Durante la sesión a distancia, la senadora de Morena, Bertha Caraveo, destacó que esta ley forma parte de la política de austeridad y ahorro en la función pública.

“Lo digo fuerte y claro, y sobre todo, lo digo dirigida al Instituto Nacional Electoral, y a todos aquellos funcionarios que se creen jeques árabes y viven del erario. Ya no hay escusas señor Ciro Muyarama, ya no hay escusas Lorenzo Córdova. Es momento de que asumamos la responsabilidad histórica de lograr un acuerdo que de más resultados con menos recursos públicos”, subrayó en tribuna.

Al manifestar su voto en contra, el coordinador de Movimiento Ciudadano, Dante Delgado, consideró que con esta reforma nuevamente se viola el principio de equilibrio de poderes en el país.

“Con apego a la declaratoria de inconstitucional, en esta nueva ley se debieron regular las remuneraciones de los servidores públicos de la administración pública federal, pero no las de los otros poderes y organismos autónomos. Una vez más se están invadiendo las esferas de autonomía e independencia de los otros poderes de la unión y lo más lamentable es que este poder legislativo se preste a acompañar el titular del Ejecutivo federal para imponer una norma inconstitucional”, destacó.

La senadora del PRI, Beatriz Paredes, consideró que no se pueden comparar las funciones ni responsabilidades entre los poderes Legislativo, Judicial y Ejecutivo.

“Por eso creo, que con este argumento que todos compartimos sobre todo la ciudadanía, sobre todo, el pueblo de México de carácter ético hemos pretendido confundir una discusión. Esta es una discusión que tiene que ver en cómo podemos construir una administración pública profesional, eficaz y justamente remunerada. La remuneración justa que corresponda a la profesionalización y capacidad de funcionarios”, mencionó.
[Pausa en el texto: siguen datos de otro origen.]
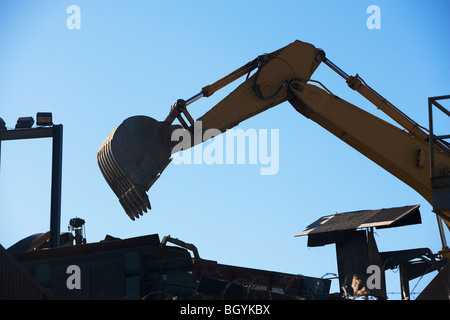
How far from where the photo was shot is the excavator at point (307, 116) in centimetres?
1606

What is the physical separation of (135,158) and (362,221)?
470 centimetres

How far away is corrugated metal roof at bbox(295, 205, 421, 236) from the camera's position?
53.5 ft

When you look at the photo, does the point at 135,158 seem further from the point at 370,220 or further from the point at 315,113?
the point at 370,220

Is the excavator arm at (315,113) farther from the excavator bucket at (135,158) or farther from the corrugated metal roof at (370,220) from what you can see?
the corrugated metal roof at (370,220)

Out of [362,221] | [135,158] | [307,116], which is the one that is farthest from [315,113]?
[135,158]

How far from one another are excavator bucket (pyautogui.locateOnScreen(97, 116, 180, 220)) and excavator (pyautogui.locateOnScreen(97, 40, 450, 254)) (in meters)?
0.02

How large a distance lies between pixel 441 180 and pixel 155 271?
558 centimetres

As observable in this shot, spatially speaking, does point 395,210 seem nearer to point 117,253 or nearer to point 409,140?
point 409,140

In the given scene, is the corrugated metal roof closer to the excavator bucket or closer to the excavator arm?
the excavator arm

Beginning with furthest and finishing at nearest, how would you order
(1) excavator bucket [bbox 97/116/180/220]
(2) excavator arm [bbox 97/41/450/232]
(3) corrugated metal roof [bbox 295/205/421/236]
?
(2) excavator arm [bbox 97/41/450/232] < (3) corrugated metal roof [bbox 295/205/421/236] < (1) excavator bucket [bbox 97/116/180/220]

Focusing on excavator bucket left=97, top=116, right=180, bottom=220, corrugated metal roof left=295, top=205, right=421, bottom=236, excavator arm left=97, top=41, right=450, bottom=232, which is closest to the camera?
excavator bucket left=97, top=116, right=180, bottom=220

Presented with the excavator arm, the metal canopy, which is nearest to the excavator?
the excavator arm

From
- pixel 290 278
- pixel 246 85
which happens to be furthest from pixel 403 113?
pixel 290 278

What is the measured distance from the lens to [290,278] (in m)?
14.2
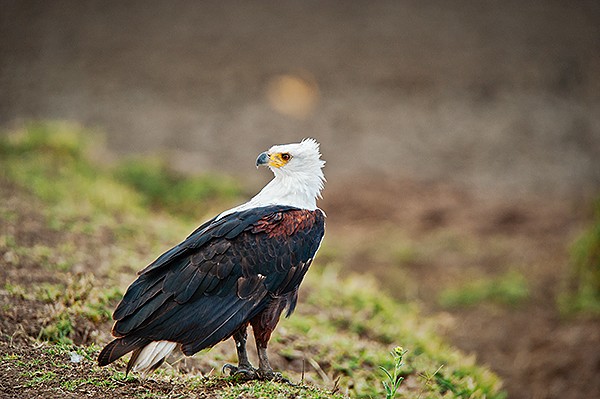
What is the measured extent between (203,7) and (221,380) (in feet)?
51.4

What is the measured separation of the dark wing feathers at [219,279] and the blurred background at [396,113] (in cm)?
339

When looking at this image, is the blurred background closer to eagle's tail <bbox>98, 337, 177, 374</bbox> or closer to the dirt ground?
the dirt ground

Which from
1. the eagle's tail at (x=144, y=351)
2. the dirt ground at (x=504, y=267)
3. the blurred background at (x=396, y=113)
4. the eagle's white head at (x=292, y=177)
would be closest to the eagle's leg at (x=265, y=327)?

La oposición lamentó que esta nueva legislación no contemple excepciones para aquellos puestos de alta especialización; por lo que pidieron tomar en cuenta el perfil técnico para cargos estratégicos en el gobierno de México.

La senadora del PRI, Claudia Ruiz Massieu, expresó que las remuneraciones no deben regirse por “una cifra caprichosa, predeterminada arbitrariamente”; ante lo cual, demandó que las remuneraciones estén determinadas por cuestiones técnicas.

El coordinador de los senadores del PRD, Miguel Ángel Mancera, advirtió que estas reformas volverán a ser consideradas inconstitucionalidades por la Suprema Corte de Justicia de la Nación (SCJN).